━━━━━ DATA RECORDS ━━━━━

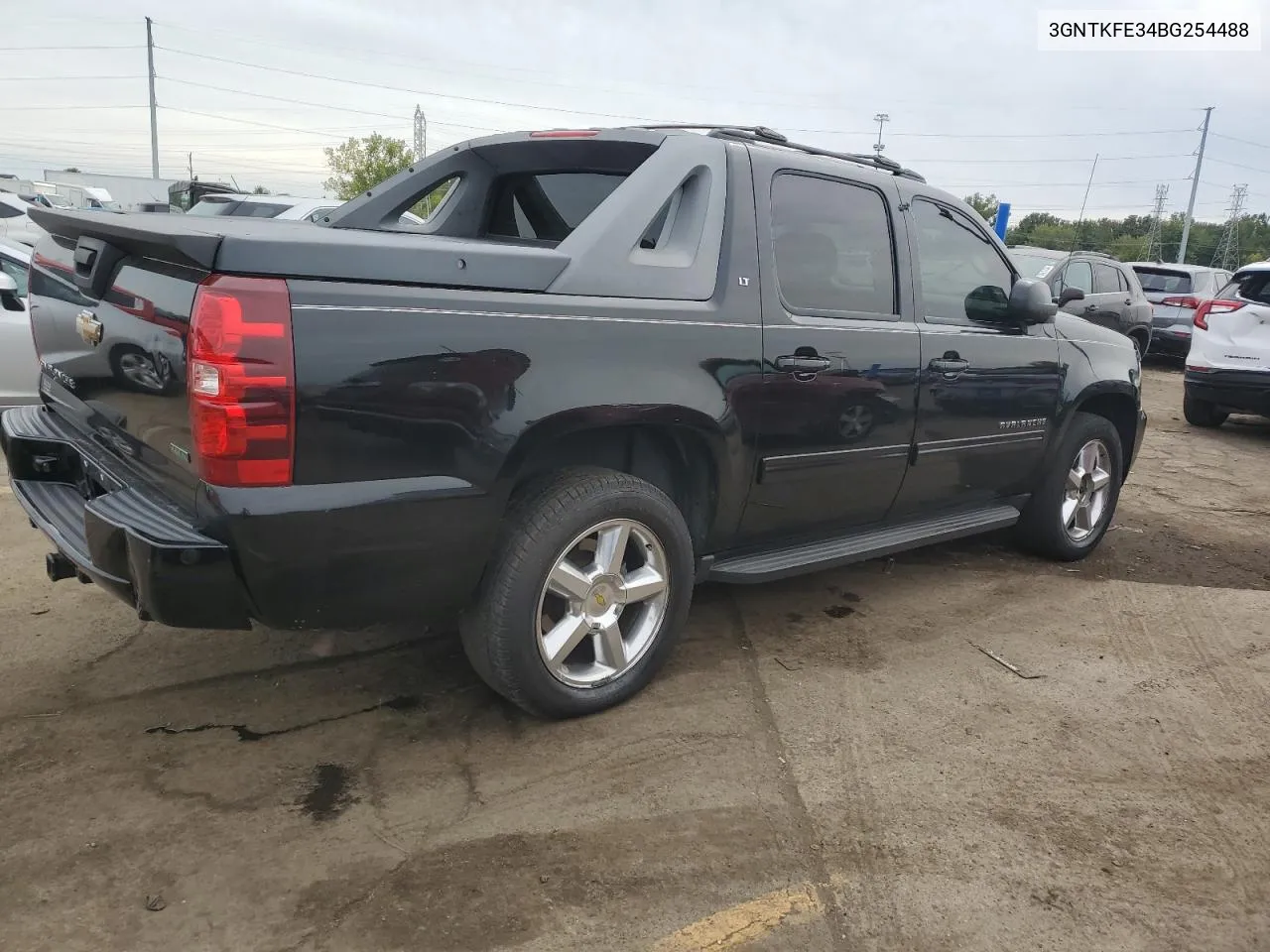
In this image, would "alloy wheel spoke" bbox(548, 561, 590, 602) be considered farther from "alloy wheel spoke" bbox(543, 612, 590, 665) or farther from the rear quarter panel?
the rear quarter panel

━━━━━
━━━━━ DATA RECORDS ━━━━━

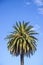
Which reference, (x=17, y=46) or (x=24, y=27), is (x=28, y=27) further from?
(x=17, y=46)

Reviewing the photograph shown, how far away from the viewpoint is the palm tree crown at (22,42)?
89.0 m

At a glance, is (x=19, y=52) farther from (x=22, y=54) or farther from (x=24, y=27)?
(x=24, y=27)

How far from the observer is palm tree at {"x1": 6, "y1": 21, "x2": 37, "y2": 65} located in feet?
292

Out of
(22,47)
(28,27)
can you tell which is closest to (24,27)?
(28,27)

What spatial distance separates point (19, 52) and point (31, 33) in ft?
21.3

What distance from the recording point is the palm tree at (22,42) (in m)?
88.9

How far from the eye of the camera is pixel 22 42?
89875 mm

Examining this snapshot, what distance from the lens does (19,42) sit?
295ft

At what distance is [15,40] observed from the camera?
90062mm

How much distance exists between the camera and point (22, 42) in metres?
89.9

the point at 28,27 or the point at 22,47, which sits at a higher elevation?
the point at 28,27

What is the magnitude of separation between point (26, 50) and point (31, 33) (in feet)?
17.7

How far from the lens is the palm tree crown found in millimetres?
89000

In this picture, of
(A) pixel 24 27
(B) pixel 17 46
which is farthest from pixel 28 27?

━━━━━

Copy the records above verbatim, starting with the line that contains "How far from the lens" and going on through the line that contains "which is farthest from pixel 28 27?", with both of those lines included.

» SOLVED EXERCISE
How far from the lens is the palm tree crown found in millimetres?
89000

In this picture, of
(A) pixel 24 27
(B) pixel 17 46
which is farthest from pixel 28 27?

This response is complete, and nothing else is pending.